Texto apresentado:
▼▼▼
Por Marta F. Reis, in
Numa década as mães entre os 20 e os 30 anos passaram a estar em minoria. No ano 2000, mais de cinco em cada dez mulheres (53,9%) que deram à luz estavam nesta faixa etária. Em 2011, já só representavam 37% das parturientes. Os dados do Instituto Nacional de Estatística mostram que o total de nascimentos no pico da fertilidade caiu quase para metade, de 64 764 no virar do milénio para 36 371 no ano passado.
Envelhecimento e ausência de políticas de natalidade são explicações que se cruzam. “Hoje um terço das mulheres em idade fértil, cerca de dois milhões, tem entre 40 e 49 anos”, explica Lisa Vicente, da Divisão de Saúde Reprodutiva da Direcção-Geral de Saúde. Se a carreira adiou o primeiro filho, a própria inversão da pirâmide populacional – com a quebra dos nascimentos – acaba por tornar mais provável mães mais velhas. Esta variável é reflectida na Taxa de Fecundidade Geral, adianta a demógrafa da Universidade Nova de Lisboa Ana Alexandre Fernandes. Traduz o número de nados-vivos, num determinado ano, pelo efectivo médio de mulheres em idade fértil numa faixa etária. Com este indicador, percebe-se que os nascimentos nesta faixa etária caíram, mas não tanto como sugerem os totais de nascimentos, portanto também há menos mulheres nestas faixas do que há uma década. No ano 2000 houve mais de 100 nascimentos por mil mulheres entre os 25 e os 29 anos e em 2010 foram 74,70.
Lisa Vicente diz que, com os dados actuais, é impossível apontar com exactidão o que pesa mais: a conjuntura social ou a própria demografia, contando com uma análise mais precisa com os dados dos Censos 2011. Ainda assim, até com os dados das interrupções de gravidez, acredita que no caso das mães até aos 19 anos – onde os nascimentos caíram para mais de metade neste período – está reflectido também o trabalho de prevenção da gravidez precoce e a melhoria do planeamento familiar.
Para Clara Soares, coordenadora da urgência da Maternidade Alfredo da Costa, o peso da carreira é incontornável. “Hoje é raro ver uma gravidez programada entre os 20 e os 25 anos.” Casos de mulheres com receio de serem despedidas durante a gravidez ou dificuldades em reduzir o horário de trabalho mesmo com indicação médica são “frequentes”, alerta a obstetra, e a crise veio piorar a situação. “Acontece com a mulher que trabalha na reposição de um supermercado e com a advogada.”
Como inverter o fenómeno? Lisa Vicente hesita numa resposta: esta é a pergunta a que todos os países estão a tentar responder. Para Clara Soares, seria importante reforçar o cumprimento da lei – como o direito a ser dispensada para amamentação – e melhorar a protecção da maternidade, por exemplo com a hipótese de redução dos horários de trabalho depois da licença, como fazem os países nórdicos, mesmo que fosse preciso dar incentivos às empresas. Ana Alexandre Fernandes destaca a necessidade de melhorar a acessibilidade a creches públicas, garantia maior do que os actuais abonos.
Ambas concordam que há ausência de políticas: a obstetra conclui que nada está vocacionado para ser mãe e a demógrafa que nunca houve uma política de natalidade no país. “Tem havido uma grande falta de sensibilidade”, diz Ana Alexandre Fernandes.
A consequência, porque ter filhos mais tarde significa também ter menos filhos, está à vista no envelhecimento. No final de 2011 havia mais pessoas com mais de 65 anos no país do que com menos de quinze: 1,9 milhões de idosos para 1,6 milhões de crianças e adolescentes. “Lidámos com o envelhecimento como com os tubos de escape poluentes dos automóveis. Precisávamos dos carros e foi- -se deixando o resto para depois. Manteve-se a ideia de que era um fatalismo”, diz a demógrafa.
▲▲▲
Registos fornecidos:
▼▼▼
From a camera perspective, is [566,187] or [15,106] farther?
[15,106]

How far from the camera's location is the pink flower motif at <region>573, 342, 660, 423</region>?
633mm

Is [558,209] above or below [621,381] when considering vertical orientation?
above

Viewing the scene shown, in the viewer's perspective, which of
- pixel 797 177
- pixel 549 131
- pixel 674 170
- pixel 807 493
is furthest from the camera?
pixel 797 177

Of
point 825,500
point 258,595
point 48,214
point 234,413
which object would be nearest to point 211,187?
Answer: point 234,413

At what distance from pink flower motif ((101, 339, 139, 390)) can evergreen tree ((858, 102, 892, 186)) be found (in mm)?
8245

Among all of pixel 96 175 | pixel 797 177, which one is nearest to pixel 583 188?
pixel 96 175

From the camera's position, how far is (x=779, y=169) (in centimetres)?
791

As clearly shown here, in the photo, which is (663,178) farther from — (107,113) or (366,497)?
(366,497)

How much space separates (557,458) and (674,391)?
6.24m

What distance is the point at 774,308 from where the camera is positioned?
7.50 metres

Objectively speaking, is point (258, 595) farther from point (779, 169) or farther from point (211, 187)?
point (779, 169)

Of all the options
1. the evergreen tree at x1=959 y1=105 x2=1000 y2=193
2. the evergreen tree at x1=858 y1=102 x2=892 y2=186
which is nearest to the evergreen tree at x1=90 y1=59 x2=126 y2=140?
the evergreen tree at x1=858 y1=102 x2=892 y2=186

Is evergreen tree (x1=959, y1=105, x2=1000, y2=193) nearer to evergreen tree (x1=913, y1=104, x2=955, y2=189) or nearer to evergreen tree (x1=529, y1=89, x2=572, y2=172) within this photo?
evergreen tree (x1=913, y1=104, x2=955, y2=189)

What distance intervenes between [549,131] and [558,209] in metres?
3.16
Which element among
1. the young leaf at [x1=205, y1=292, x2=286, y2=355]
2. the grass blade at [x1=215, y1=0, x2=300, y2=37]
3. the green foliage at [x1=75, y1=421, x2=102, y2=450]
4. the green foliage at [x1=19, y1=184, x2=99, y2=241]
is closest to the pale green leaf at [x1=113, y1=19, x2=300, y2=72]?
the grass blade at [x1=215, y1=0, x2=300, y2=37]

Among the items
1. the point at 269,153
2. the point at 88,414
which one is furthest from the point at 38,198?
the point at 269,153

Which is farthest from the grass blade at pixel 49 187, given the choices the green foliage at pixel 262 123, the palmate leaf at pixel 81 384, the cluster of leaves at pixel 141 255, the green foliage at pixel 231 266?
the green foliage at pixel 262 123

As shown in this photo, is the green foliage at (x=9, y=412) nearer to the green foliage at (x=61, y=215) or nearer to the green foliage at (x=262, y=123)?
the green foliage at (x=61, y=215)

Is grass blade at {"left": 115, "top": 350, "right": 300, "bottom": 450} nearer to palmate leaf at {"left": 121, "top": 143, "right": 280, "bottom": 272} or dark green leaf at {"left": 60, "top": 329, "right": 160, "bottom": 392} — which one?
▲▲▲
▼▼▼
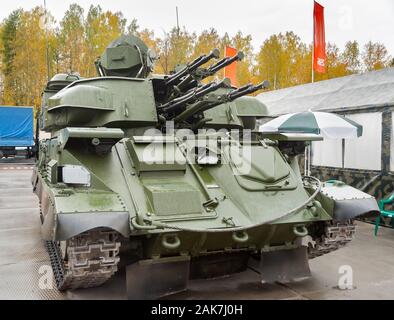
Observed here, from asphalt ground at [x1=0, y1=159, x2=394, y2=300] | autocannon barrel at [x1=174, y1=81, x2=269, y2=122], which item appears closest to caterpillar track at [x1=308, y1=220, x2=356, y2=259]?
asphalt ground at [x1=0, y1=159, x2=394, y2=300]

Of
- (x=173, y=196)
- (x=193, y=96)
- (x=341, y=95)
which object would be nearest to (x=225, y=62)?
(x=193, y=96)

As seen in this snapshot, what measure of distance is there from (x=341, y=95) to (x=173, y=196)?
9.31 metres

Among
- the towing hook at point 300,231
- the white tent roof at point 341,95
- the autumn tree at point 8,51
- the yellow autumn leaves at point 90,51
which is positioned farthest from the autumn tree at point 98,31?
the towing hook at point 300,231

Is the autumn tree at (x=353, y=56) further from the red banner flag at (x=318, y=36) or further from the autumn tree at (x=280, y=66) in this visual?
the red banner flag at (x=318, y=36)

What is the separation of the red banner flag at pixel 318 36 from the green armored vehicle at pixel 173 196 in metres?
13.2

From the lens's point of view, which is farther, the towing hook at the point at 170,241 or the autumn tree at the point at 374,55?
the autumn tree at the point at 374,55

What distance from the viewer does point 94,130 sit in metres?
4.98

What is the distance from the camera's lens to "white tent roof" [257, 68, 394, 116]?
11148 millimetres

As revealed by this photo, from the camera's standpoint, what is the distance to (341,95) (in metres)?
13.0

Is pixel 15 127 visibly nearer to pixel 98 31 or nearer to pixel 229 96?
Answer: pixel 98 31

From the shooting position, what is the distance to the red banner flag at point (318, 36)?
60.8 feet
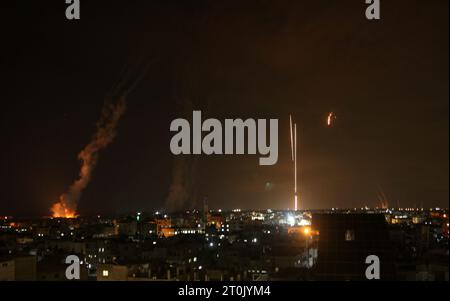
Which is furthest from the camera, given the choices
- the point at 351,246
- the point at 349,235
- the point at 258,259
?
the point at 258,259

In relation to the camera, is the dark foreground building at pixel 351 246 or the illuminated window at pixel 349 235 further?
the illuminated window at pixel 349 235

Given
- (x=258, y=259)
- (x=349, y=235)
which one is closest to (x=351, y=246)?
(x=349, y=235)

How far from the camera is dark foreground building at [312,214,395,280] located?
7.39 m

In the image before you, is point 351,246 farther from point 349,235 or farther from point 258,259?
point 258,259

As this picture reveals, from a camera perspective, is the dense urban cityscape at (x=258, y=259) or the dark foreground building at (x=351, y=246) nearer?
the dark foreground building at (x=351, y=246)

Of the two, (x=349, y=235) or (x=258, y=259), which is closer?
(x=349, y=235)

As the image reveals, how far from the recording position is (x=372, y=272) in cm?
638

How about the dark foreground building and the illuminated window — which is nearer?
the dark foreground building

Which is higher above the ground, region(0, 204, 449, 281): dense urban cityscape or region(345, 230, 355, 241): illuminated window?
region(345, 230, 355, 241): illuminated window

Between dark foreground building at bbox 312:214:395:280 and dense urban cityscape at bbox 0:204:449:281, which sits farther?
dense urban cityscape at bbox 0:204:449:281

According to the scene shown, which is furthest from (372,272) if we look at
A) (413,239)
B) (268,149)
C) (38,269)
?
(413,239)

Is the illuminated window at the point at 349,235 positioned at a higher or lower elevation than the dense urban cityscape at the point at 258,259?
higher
▲▲▲
Enunciado do exercício:
Transcreva, sem alterar nada, o trecho do texto sobre a natalidade que começa em "Ambas concordam que" e termina em "diz Ana Alexandre Fernandes.".

Resolução do exercício:
Ambas concordam que há ausência de políticas: a obstetra conclui que nada está vocacionado para ser mãe e a demógrafa que nunca houve uma política de natalidade no país. “Tem havido uma grande falta de sensibilidade”, diz Ana Alexandre Fernandes.